Venezia 72. Anomalisa e altre recensioni
Pregiudicati paranoici, speaker sociopatici e anziani privi di memoria: al centro di tre dei film più interessanti del concorso di Venezia 72 sono persone dalla mente in qualche modo provata.
In Abluka (Frenzy) del turco Emin Alper l’ex detenuto in libertà vigilata Kadir sviluppa una propria teoria del complotto in cui crede coinvolto il fratello minore Ahmet, dedito allo sterminio dei cani randagi e affetto da depressione. Forte di un’ambientazione in una periferia di Istanbul squallida e malsana, fra tuguri e discariche, è un film dissociativo nella narrazione fino a risultare, a tratti, incomprensibile, ma in fondo efficace nel ritrarre la progressiva discesa nella follia di personaggi borderline. La scelta di raccontare i fatti da più prospettive, tornando spesso indietro e mischiando di continuo realtà e allucinazione, si rivela azzeccata per far precipitare lo spettatore nel clima di paranoia generato dalla mente dei protagonisti – a loro volta prodotti di una società condizionata dalla paura del terrorismo, in cui la pietà non è concessa a nessuno, uomini o animali, e il bello si riduce a oggetto masturbatorio – dando vita a un’opera, per quanto confusa e ripetitiva, comunque degna di nota.

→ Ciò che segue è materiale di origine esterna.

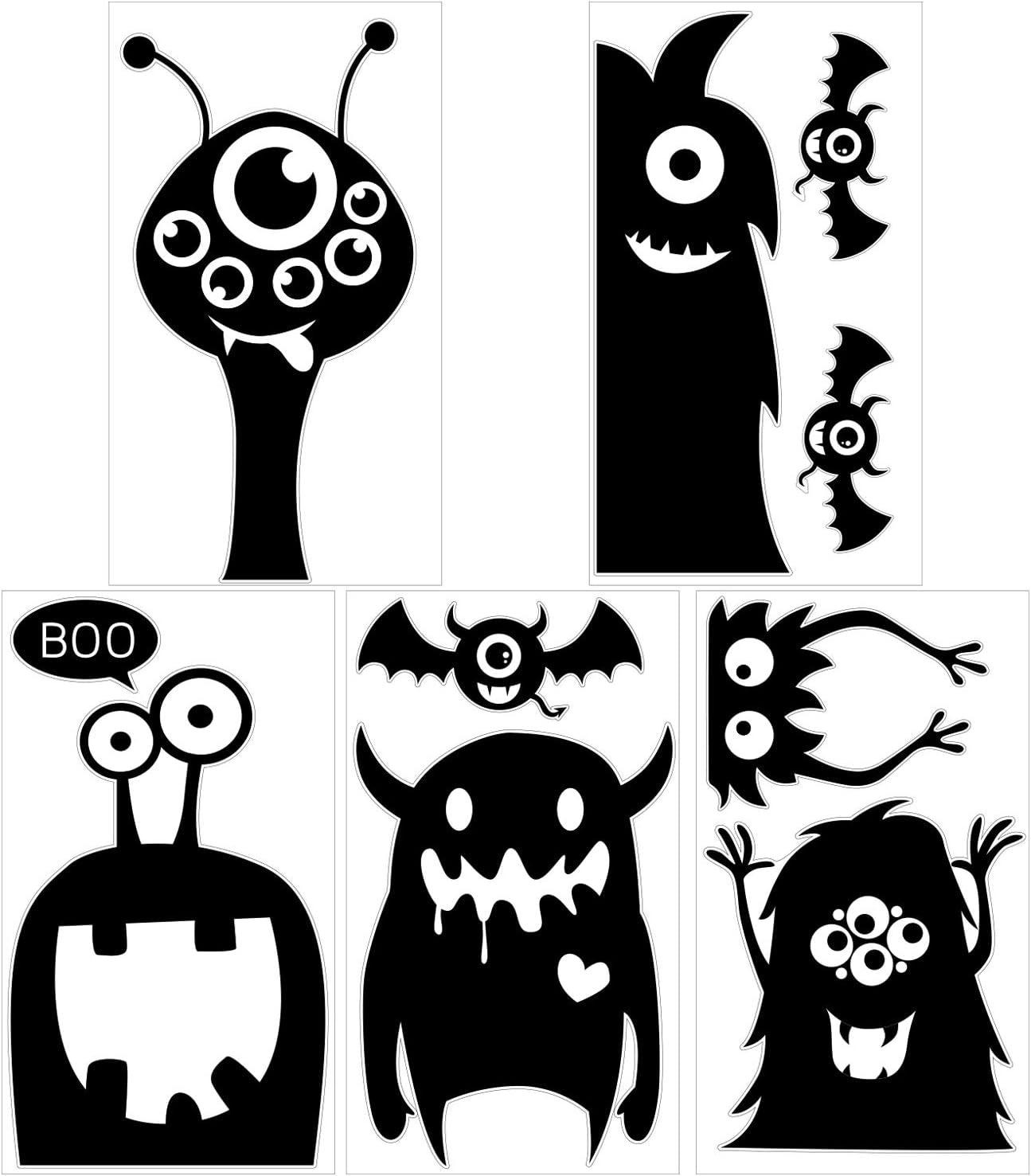 10PCS Giant Halloween Window Clings Novelty Cute Wiggly Monster Window Decal Stickers for Halloween Decoration Supply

Anomalisa di Charlie Kaufman riprende il discorso sulla difficoltà relazionale dell’individuo in una società omologante già affrontato dal regista nelle opere precedenti. Al pari del sistema operativo in Her, la timida Lisa, una ragazza dal volto sfigurato, rappresenta per l’anaffettivo protagonista Michael, speaker motivazionale in crisi, quella persona speciale – quella anomalia, appunto – per cui è ancora possibile provare sentimenti; l’unica, infatti, di cui Michael riconosce una voce personale, quando tutte le altre gli risultano uguali. Il film è girato in stop motion, ma se da un lato l’essenza pupazzesca dei personaggi è sottolineata fisicamente dalla loro scomponibilità, dall’altro la caratterizzazione è così realistica e matura da farcelo dimenticare; anche nelle scene di sesso, mai viste in un’opera simile. Straordinaria la prova vocale di Jennifer Jason Leigh (specie quando intona Girls Just Want To Have Fun di Cyndi Lauper) e di Tom Noonan, che doppia “tutte le altre voci”.

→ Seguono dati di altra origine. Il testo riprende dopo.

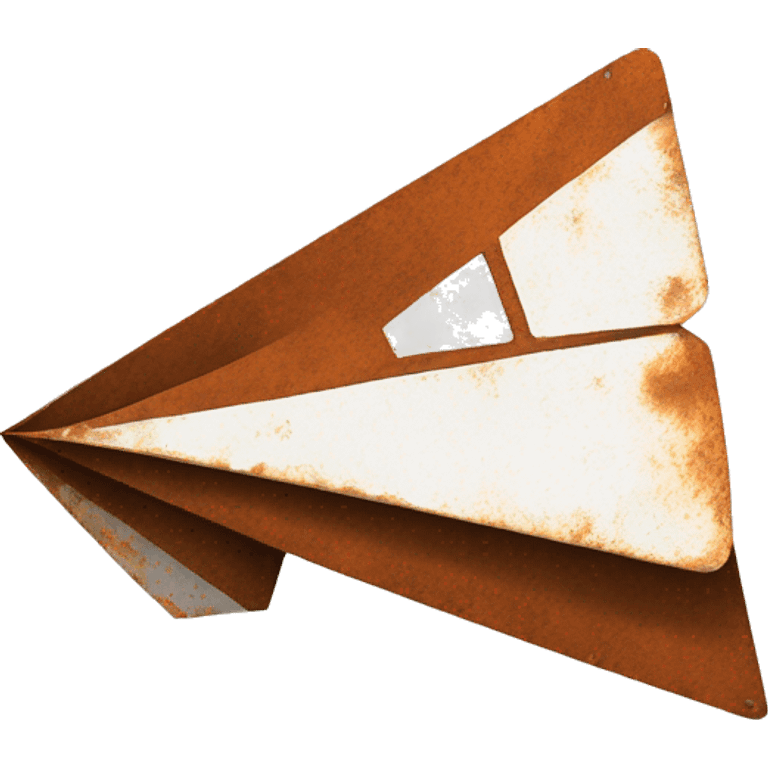 paper airplane made of rusted steel emoji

Remember di Atom Egoyan vede infine protagonista un anziano sopravvissuto ad Auschwitz, e affetto da demenza senile, che accetta di regolare i conti con l’ufficiale nazista che sterminò la sua famiglia. Il dramma della perdita di memoria individuale diviene metafora della rimozione del passato, e dei mali che si porta dietro, da parte di una umanità traumatizzata, dando vita a una riflessione interessante e per nulla scontata sul precario confine fra vittime e carnefici che sfocia in un colpo di scena finale da pugno nello stomaco. Molto più che un semplice revenge movie, il cui unico punto debole si rivela una regia abbastanza convenzionale che finisce col privare di forza una sceneggiatura da sospensione dell’incredulità ma in fondo pienamente soddifacente, con uno splendido cast di over 70 dominato da un eccelso Christopher Plummer al tempo stesso fragile e inquietante.